Down to the last line, repeat the entries exactly.

Collected data:

+++

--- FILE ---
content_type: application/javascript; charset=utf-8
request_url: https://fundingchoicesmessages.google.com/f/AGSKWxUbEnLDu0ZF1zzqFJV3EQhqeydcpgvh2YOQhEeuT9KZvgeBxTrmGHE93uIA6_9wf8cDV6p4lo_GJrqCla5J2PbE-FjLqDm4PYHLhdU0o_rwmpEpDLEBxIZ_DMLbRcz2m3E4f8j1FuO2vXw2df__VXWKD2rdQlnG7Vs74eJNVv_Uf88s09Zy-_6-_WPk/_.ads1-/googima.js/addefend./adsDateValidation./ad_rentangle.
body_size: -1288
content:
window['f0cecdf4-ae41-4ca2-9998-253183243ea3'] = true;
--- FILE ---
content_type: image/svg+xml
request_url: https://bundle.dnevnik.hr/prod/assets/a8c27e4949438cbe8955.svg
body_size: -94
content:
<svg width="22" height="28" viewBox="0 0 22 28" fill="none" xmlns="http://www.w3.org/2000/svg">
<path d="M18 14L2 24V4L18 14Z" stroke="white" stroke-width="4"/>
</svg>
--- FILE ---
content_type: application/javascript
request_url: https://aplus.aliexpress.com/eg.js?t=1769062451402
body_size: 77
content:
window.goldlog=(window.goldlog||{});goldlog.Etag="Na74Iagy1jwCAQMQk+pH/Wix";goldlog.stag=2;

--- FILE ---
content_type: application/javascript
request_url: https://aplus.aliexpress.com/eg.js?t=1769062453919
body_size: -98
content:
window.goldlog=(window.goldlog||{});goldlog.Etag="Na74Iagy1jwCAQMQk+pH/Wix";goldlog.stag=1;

+++

EXERCISE RESPONSE.
--- FILE ---
content_type: application/javascript; charset=utf-8
request_url: https://fundingchoicesmessages.google.com/f/AGSKWxUbEnLDu0ZF1zzqFJV3EQhqeydcpgvh2YOQhEeuT9KZvgeBxTrmGHE93uIA6_9wf8cDV6p4lo_GJrqCla5J2PbE-FjLqDm4PYHLhdU0o_rwmpEpDLEBxIZ_DMLbRcz2m3E4f8j1FuO2vXw2df__VXWKD2rdQlnG7Vs74eJNVv_Uf88s09Zy-_6-_WPk/_.ads1-/googima.js/addefend./adsDateValidation./ad_rentangle.
body_size: -1288
content:
window['f0cecdf4-ae41-4ca2-9998-253183243ea3'] = true;
--- FILE ---
content_type: image/svg+xml
request_url: https://bundle.dnevnik.hr/prod/assets/a8c27e4949438cbe8955.svg
body_size: -94
content:
<svg width="22" height="28" viewBox="0 0 22 28" fill="none" xmlns="http://www.w3.org/2000/svg">
<path d="M18 14L2 24V4L18 14Z" stroke="white" stroke-width="4"/>
</svg>
--- FILE ---
content_type: application/javascript
request_url: https://aplus.aliexpress.com/eg.js?t=1769062451402
body_size: 77
content:
window.goldlog=(window.goldlog||{});goldlog.Etag="Na74Iagy1jwCAQMQk+pH/Wix";goldlog.stag=2;

--- FILE ---
content_type: application/javascript
request_url: https://aplus.aliexpress.com/eg.js?t=1769062453919
body_size: -98
content:
window.goldlog=(window.goldlog||{});goldlog.Etag="Na74Iagy1jwCAQMQk+pH/Wix";goldlog.stag=1;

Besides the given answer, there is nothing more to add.